▸ **REQUIRED WORK**:
A) Answer these questions from the forum post about electrical power:
(i) What does the poster say voltage corresponds to in the water analogy?
(ii) How much voltage and current does the example chip need?
(iii) Which three voltage values does the poster say datasheets typically list?
B) In the forum post about electrical power, the sentence beginning "Voltage is the water pressure" pairs electrical quantities with parts of the water system. List each quantity with its counterpart.
C) Extend the forum post about electrical power by a few sentences, starting right after its final question.

▸ **SOURCE**:
■ ■ ■

Simple Power Question
Navic
Posts: 38
I've read the typical water system analogy when it comes to volts amps and resistance but I can't find how electrical power will affect devices. Voltage is the water pressure, amperage is the flow rate, resistance is the pipe size and these characteristics create a specific amount of water at the end of the pipe in which devices like chips and LEDs will use to function. I try to see devices as jars at the end of the pipe. If a chip says it needs 5V and will draw 50mA of current then that's the size of this jar at the end of the pipe. If too little voltage or amperage is present in the water system, the chip 'jar' won't fill up with water, which is analogous to not powering on an operating - right? If there's too much voltage or amperage coming through the pipe into the jar it will overfill with water and crush, which is analogous to burning up the chip due to high voltage or current - right?
If that is correct then I understand voltage requirements because that information is easy to find in datasheets, they typically always list the min, max and ideal voltage for the device but current gets me stumped. Datasheets will list how much current the device will draw, but I don't see maximum current values very often. Is this because amperage is different than voltage?

■ ■ ■

Rows from a segmentation dataset:
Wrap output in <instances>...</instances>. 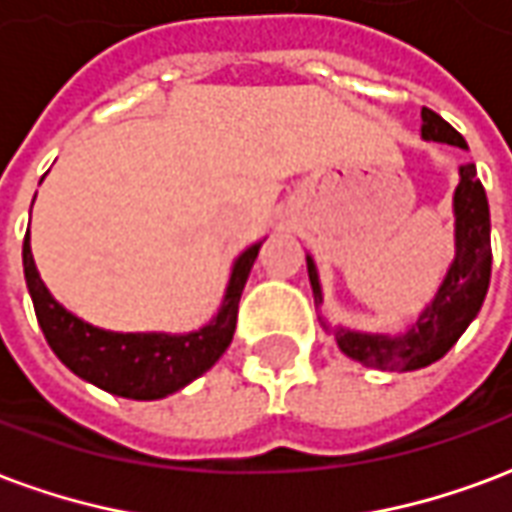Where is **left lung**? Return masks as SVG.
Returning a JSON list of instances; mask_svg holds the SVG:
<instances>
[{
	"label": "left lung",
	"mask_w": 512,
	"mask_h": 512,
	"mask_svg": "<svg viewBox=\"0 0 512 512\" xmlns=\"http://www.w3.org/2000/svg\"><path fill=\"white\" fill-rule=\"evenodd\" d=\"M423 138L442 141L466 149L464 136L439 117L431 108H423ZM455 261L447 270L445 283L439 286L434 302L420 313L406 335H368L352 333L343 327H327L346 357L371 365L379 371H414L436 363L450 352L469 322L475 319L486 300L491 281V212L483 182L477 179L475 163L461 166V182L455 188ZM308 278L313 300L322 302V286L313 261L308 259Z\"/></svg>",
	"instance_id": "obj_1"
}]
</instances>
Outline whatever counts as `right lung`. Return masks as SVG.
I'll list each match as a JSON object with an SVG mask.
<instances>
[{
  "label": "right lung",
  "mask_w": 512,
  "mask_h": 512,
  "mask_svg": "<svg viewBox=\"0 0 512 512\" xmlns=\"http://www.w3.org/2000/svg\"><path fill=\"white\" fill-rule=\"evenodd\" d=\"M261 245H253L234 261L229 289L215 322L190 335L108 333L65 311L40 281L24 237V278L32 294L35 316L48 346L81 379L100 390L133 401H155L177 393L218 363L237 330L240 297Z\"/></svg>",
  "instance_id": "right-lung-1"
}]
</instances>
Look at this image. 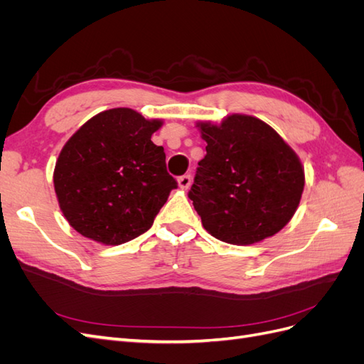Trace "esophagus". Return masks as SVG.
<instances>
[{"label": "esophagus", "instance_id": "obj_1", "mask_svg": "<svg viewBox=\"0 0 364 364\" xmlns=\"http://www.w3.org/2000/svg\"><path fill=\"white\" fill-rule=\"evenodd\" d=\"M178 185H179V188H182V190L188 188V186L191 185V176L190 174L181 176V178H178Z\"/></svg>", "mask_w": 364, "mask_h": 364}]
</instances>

■ ■ ■

▸ **ANSWERS TO EACH TASK**:
A)
(i) Water pressure
(ii) 5V and 50mA
(iii) The min, max and ideal voltage

B)
Voltage: water pressure
Amperage: flow rate
Resistance: pipe size

C)
This is probably a bad way to design, but when I create projects and then want to hook up the power source I always worry about voltage because that's typically the same for all the components in the project, say 5V. Ok, fine but I never look up current draws of the components. If I look at a project that has say a BS2, two servos, a Ping sensor and a compass module I just think "i'll set the power supply to 1 amp, that'll be fine" and it always is because it's ok to provide more amps than the entire circuit needs and it won't burn up - but provide more volts than the components need they will burn up.... why?
I tried to envision amps as something that's 'as needed' by devices and only a lower than normal amperage will stop the device from operating, but higher than normal amperage will power the device and not burn it up - not true about voltage. Is this the correct way of thinking about amps?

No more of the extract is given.